*Exercise:* Beginning at the line that holds "KILIAN PARIS Roses", transcribe each line exactly through the end of the records, and leave any pictures out.

*Recorded information:*
——
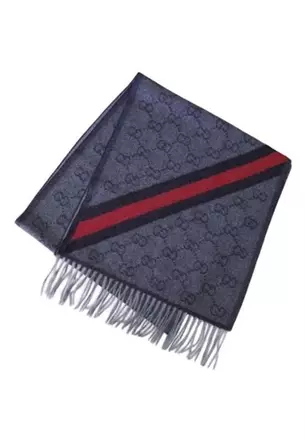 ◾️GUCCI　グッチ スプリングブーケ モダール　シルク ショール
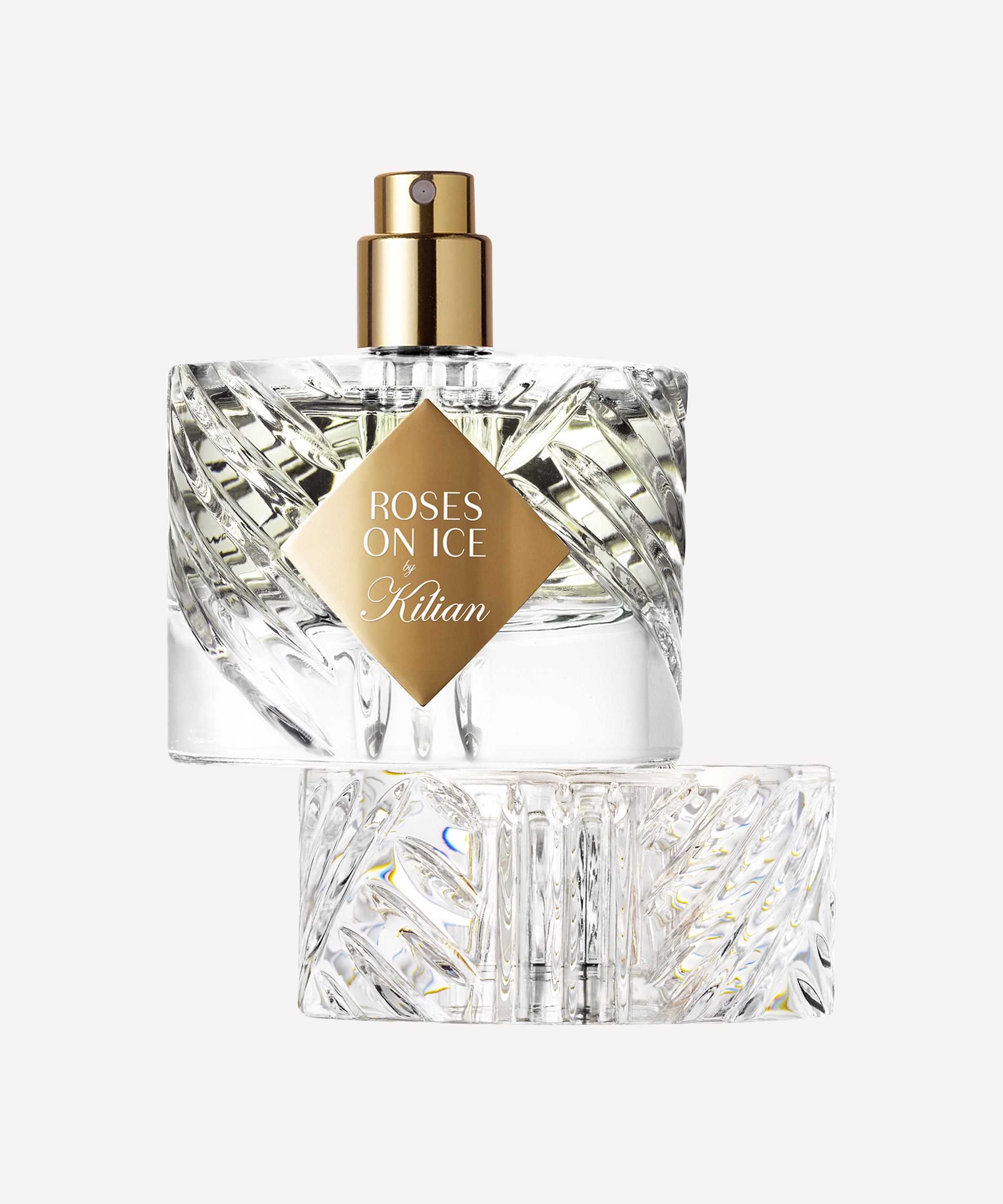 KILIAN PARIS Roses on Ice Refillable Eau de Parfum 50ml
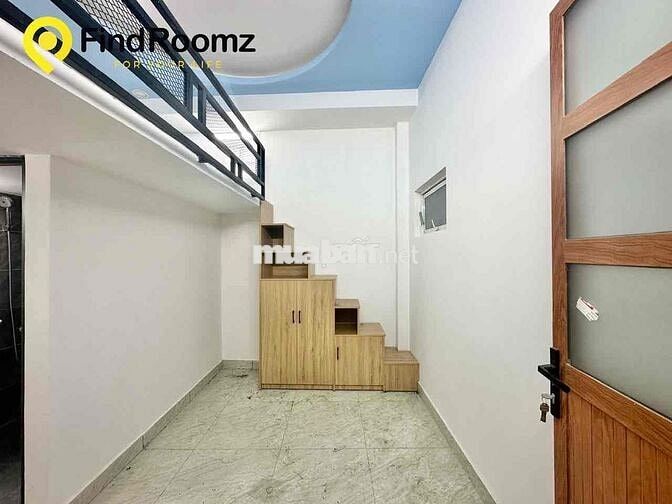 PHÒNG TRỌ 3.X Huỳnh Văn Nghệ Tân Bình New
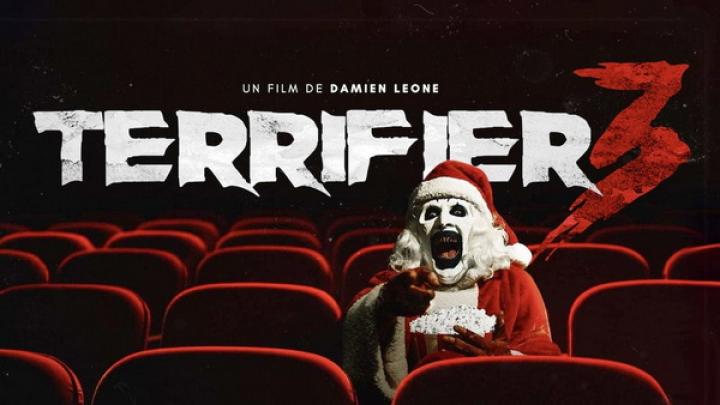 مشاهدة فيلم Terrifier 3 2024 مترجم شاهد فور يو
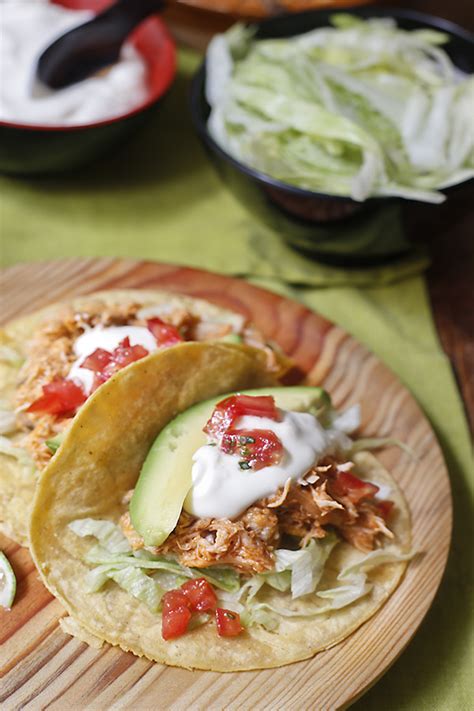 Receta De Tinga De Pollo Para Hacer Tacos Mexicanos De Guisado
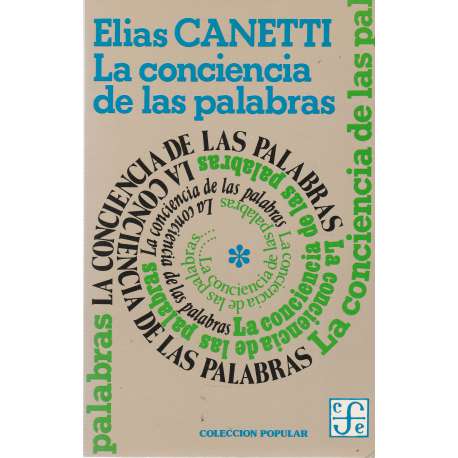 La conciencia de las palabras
——
*Result:*
 KILIAN PARIS Roses on Ice Refillable Eau de Parfum 50ml
 PHÒNG TRỌ 3.X Huỳnh Văn Nghệ Tân Bình New
 مشاهدة فيلم Terrifier 3 2024 مترجم شاهد فور يو
 Receta De Tinga De Pollo Para Hacer Tacos Mexicanos De Guisado
 La conciencia de las palabras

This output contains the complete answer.